Chondromalacia patella


Chondromalacia patella is the softening and degeneration of the tissue (cartilage) underneath the kneecap (patella).

Alternative Names

Patellofemoral syndrome


Chondromalacia patella that occurs in adolescents and young adults is thought to be related to overuse, injury, or too much force on the knee. It is more common in females. Many young people have a a slight problem with the position of the kneecap.

Chondromalacia patella may also be a sign of arthritis of the kneecap, which is usually seen in older individuals.

People who have previously had a dislocation, a fracture, or other injury to the kneecap may be more likely to get chondromalacia.


  • Knee tenderness
  • Knee pain in the front of the knee that worsens after sitting for prolonged time
  • Knee pain that worsens with using stairs or getting out of a chair
  • A grating or grinding sensation when the knee is extended

Exams and Tests

The doctor will perform a physical examination.
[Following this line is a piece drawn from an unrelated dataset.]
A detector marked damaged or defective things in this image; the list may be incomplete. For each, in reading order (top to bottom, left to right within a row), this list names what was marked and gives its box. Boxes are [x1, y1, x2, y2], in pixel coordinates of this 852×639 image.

The knee may be tender and mildly swollen, and the kneecap may not be perfectly lined up with the femur (thigh bone).

When you straighten your knee, a grinding sensation may be felt below the kneecap. Pressing the kneecap when the knee is straight may be painful.
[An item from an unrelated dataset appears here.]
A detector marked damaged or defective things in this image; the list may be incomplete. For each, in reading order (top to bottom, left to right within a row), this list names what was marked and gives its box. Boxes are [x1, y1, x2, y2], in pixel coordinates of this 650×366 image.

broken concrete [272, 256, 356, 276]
X-rays are usually normal, although a special x-ray view of the kneecap may show signs of arthritis or tilting.


Temporarily resting the knee and taking nonsteroidal anti-inflammatory drugs (NSAIDs) such as ibuprofen, naproxen, or aspirin may help relieve pain. Physical therapy, especially quadriceps strengthening and hamstring stretching, may be helpful.

Participation in sports or strenuous activity should be limited until the pain has gone away. Activities that increase the knee pain, such as deep knee bends, should be avoided until the pain improves.

If the alignment of the patella that cannot be corrected with therapy, surgery may be an option. Depending on the nature of the misalignment, the surgery may be arthroscopic (using a camera, which allows a smaller incision) or open.

Outlook (Prognosis)

Chondromalacia patella usually improves with therapy and use of NSAIDs. For the few people who need it, surgery is successful about 60-90% of the time.

Possible Complications

The primary complication is failure of treatment to relieve pain.

When surgery is necessary, surgical complications may include infection, failure to relieve pain, and worsening pain.

When to Contact a Medical Professional

Call for an appointment with your health care provider if symptoms of this disorder develop.


Avoid trauma or abnormal stress on the knee. Keep the leg muscles strong and flexible, especially the quadriceps and the hamstrings.